= Beginning of Section =

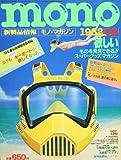 monoマガジン (モノマガジン)  1982年9月号 (第3号) No.3 [雑誌]
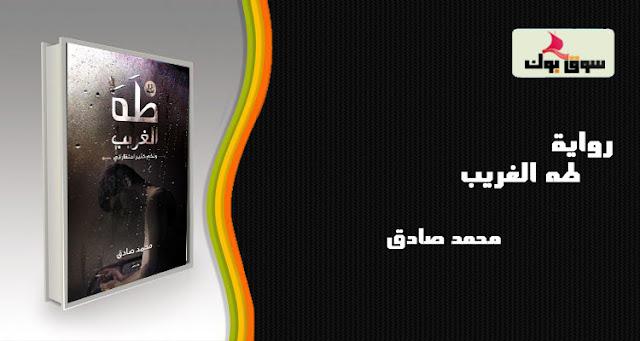 رواية -طه الغريب - محمد صادق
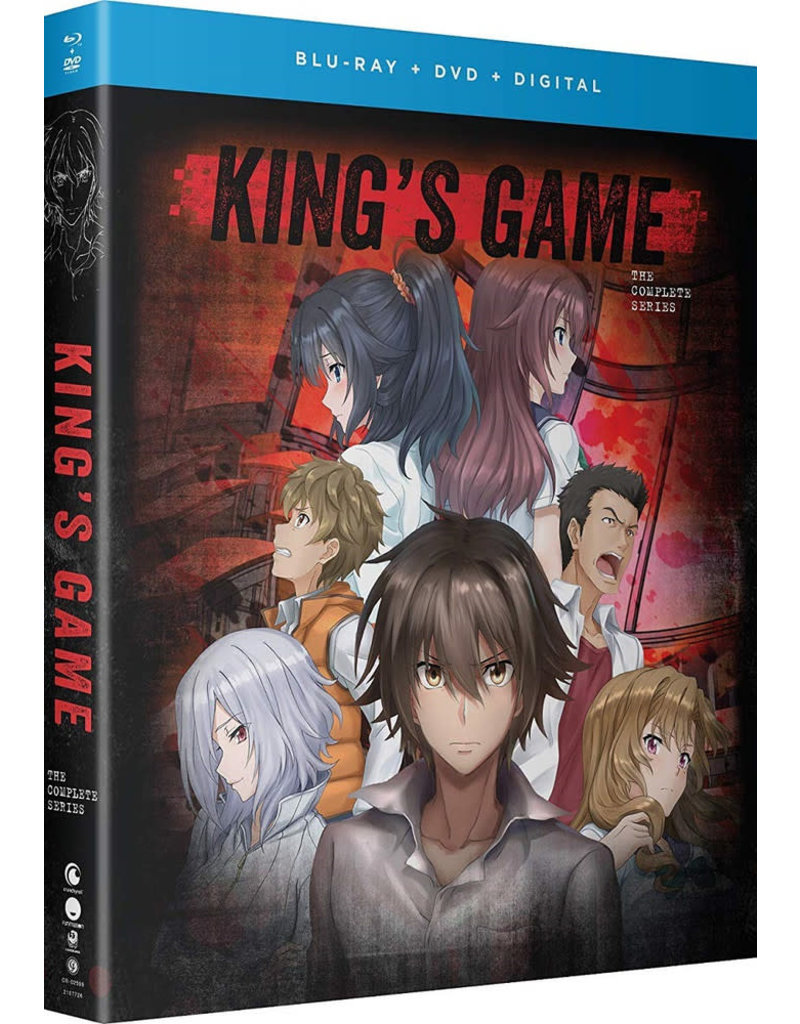 Funimation Entertainment King's Game Blu-Ray/DVD*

= End of Section =

→ What you are asked to do
Write the listing out again in full and unchanged, minus any pictures.

→ Finished exercise
 monoマガジン (モノマガジン)  1982年9月号 (第3号) No.3 [雑誌]
 رواية -طه الغريب - محمد صادق
 Funimation Entertainment King's Game Blu-Ray/DVD*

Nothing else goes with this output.